A more useful approach, he says (echoing Donalyn Miller), is simply to ensure kids have a lot of appealing books more or less at their finger tips (while limiting time with digital devices in certain situations):
An alternative is to change your home so that reading is the most appealing activity available when your child is looking for something to do. An easy way to start is to put books in places where your child gets bored. Put a basket of books in the minivan. Put a basket of books in the bathroom. Encourage older kids to put an ebook reader on their phones; any time they are stuck waiting in a line, they will have a book with them.
Willingham also makes the interesting point that it can be helpful to make sure kids understand the important distinctions between school reading and leisure reading. This can open up new possibilities for a young reader:
If [the child] only reads for school, she may think that reading means plodding through a "classic" book, start to finish, and that leisure reading differs only because she doesn't have to write a report when she's done. But leisure readers know that reading can mean non-fiction, or graphic novels, or manga. Leisure readers feel free to skip around, peek at the conclusion, skim boring parts, or drop a book altogether. If your child doesn't know these things, tell her.

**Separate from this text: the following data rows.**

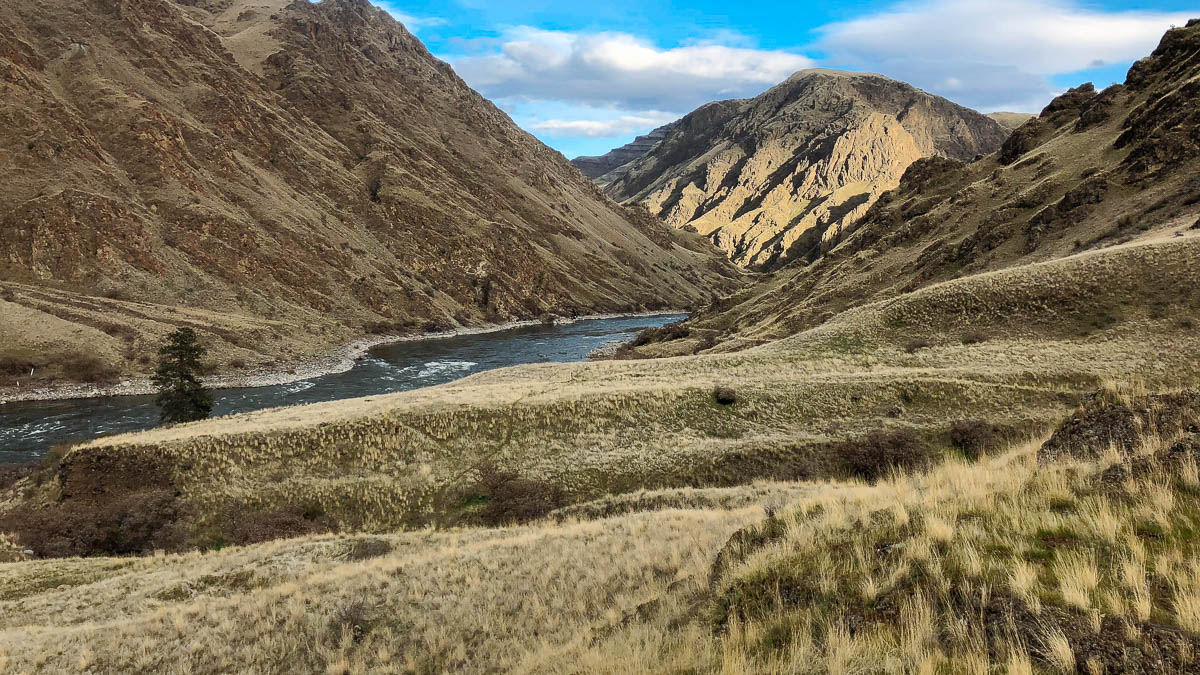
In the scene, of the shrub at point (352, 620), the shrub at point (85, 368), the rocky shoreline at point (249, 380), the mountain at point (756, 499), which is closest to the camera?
the mountain at point (756, 499)

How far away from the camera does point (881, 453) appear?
960 inches

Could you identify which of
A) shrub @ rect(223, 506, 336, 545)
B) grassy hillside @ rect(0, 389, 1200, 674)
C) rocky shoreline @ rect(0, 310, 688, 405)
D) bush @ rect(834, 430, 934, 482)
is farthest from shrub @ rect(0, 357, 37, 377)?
bush @ rect(834, 430, 934, 482)

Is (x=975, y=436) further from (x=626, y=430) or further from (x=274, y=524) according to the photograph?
(x=274, y=524)

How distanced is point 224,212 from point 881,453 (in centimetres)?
12718

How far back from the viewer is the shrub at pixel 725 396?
99.5ft

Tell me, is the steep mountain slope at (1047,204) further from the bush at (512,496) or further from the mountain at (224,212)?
the mountain at (224,212)

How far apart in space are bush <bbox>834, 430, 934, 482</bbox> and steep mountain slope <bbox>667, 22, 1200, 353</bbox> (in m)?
15.5

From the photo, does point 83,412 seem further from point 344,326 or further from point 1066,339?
point 1066,339

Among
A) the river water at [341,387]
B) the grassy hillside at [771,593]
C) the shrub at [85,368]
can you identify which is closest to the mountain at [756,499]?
the grassy hillside at [771,593]

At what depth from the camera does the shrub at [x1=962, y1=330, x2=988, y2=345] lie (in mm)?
32969

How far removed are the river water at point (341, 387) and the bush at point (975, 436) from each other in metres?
55.2

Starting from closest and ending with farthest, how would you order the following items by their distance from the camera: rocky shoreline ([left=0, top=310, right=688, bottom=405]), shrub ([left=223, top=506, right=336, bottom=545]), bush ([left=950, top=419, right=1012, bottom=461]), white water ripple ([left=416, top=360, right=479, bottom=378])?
1. bush ([left=950, top=419, right=1012, bottom=461])
2. shrub ([left=223, top=506, right=336, bottom=545])
3. rocky shoreline ([left=0, top=310, right=688, bottom=405])
4. white water ripple ([left=416, top=360, right=479, bottom=378])

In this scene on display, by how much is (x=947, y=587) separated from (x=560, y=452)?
2306 centimetres

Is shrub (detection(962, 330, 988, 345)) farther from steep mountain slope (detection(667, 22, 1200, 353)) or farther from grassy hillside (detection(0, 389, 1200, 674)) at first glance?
grassy hillside (detection(0, 389, 1200, 674))
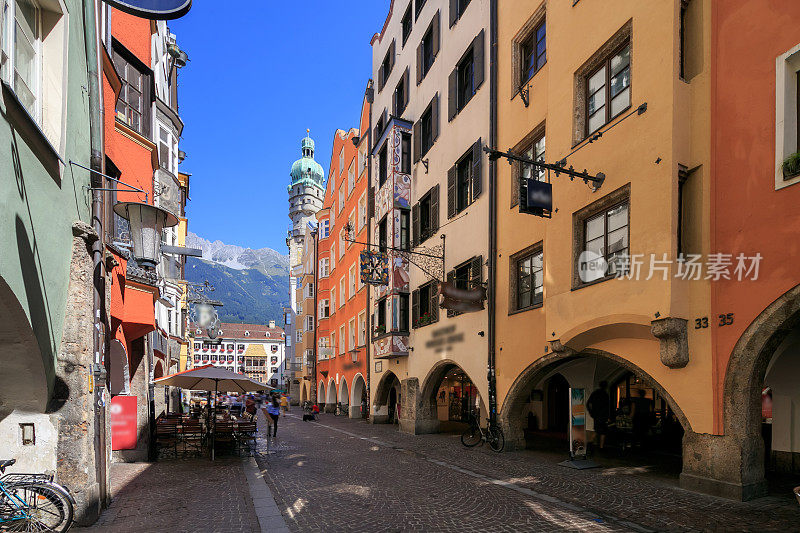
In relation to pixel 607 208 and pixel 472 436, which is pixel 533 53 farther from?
pixel 472 436

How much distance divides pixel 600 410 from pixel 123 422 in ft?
39.6

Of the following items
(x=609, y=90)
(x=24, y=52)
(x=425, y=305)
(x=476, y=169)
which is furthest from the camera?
(x=425, y=305)

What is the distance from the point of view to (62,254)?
7270 mm

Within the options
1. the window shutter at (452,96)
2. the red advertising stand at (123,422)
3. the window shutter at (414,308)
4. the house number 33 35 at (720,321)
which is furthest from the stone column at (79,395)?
the window shutter at (414,308)

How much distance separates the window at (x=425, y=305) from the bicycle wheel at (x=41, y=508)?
15109 mm

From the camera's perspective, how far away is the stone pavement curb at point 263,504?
7707 mm

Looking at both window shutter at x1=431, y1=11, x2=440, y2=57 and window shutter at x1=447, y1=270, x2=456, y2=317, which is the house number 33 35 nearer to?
window shutter at x1=447, y1=270, x2=456, y2=317

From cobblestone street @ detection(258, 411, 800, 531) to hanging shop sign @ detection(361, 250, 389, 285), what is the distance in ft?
30.9

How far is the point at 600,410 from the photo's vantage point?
14.8 metres

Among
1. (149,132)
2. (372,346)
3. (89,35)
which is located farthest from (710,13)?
(372,346)

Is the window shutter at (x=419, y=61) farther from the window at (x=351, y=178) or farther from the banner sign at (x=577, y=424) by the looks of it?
the banner sign at (x=577, y=424)

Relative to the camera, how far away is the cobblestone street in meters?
7.75

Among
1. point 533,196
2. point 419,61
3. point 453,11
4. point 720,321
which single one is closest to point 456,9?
point 453,11

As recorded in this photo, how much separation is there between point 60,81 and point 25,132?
1.77m
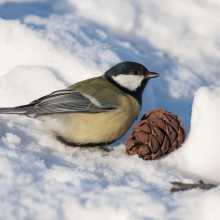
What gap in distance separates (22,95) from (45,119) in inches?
21.0

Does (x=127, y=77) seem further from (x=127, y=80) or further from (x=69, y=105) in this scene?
(x=69, y=105)

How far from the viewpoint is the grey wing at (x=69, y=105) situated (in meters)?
1.72

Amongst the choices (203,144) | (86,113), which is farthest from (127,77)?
(203,144)

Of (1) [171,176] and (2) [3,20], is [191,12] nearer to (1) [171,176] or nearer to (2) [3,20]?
(2) [3,20]

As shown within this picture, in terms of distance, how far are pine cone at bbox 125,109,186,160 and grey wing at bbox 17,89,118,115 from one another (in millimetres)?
223

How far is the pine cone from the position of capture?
168 centimetres

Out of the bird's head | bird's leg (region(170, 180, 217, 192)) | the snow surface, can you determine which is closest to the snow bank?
the snow surface

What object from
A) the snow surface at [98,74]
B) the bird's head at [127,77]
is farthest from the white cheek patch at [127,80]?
the snow surface at [98,74]

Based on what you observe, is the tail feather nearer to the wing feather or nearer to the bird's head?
the wing feather

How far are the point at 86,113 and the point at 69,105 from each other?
118 millimetres

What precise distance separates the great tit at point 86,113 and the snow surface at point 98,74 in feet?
0.31

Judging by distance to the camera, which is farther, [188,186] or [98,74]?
[98,74]

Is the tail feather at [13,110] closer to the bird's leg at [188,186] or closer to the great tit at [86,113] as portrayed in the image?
the great tit at [86,113]

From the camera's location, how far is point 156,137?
168cm
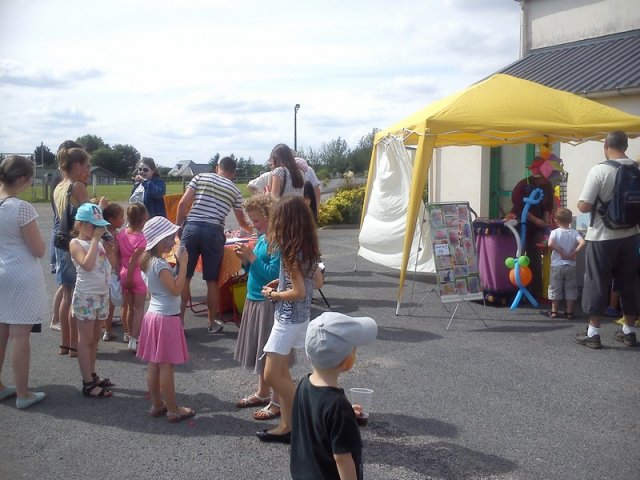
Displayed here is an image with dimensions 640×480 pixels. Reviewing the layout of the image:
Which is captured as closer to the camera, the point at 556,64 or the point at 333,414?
the point at 333,414

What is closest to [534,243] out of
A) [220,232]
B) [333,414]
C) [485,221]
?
[485,221]

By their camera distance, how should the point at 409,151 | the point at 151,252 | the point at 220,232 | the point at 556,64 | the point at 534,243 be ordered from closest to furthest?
the point at 151,252
the point at 220,232
the point at 534,243
the point at 409,151
the point at 556,64

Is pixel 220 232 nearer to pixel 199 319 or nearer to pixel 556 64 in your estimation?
pixel 199 319

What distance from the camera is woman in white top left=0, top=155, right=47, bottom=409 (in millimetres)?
4598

(It seems kind of sad that some kids might not be aware of this, but in today’s often strident academic climate, who knows?)
Meanwhile, in Edutopia, teacher Joshua Block reflects on the critical importance of summer reading for educators—or at least for him:
In order to challenge the inevitable feelings of burnout and mechanization that I feel in June, I use summer to immerse myself in books and open myself to unplanned discoveries, ideas, and inspiration for the next school year. I aim to keep the list of books broad and include many different titles. My hope is to challenge and nurture myself in ways that relate directly to my teaching practice and in ways that nurture my identity outside of teaching.
Block offers some examples from his own rather eclectic summer reading list (from Thich Nhat Hanh to Meenoo Rami). His selections are also included on an Edutopia/ASCD Pinterest board on summer reading for educators. Have at it.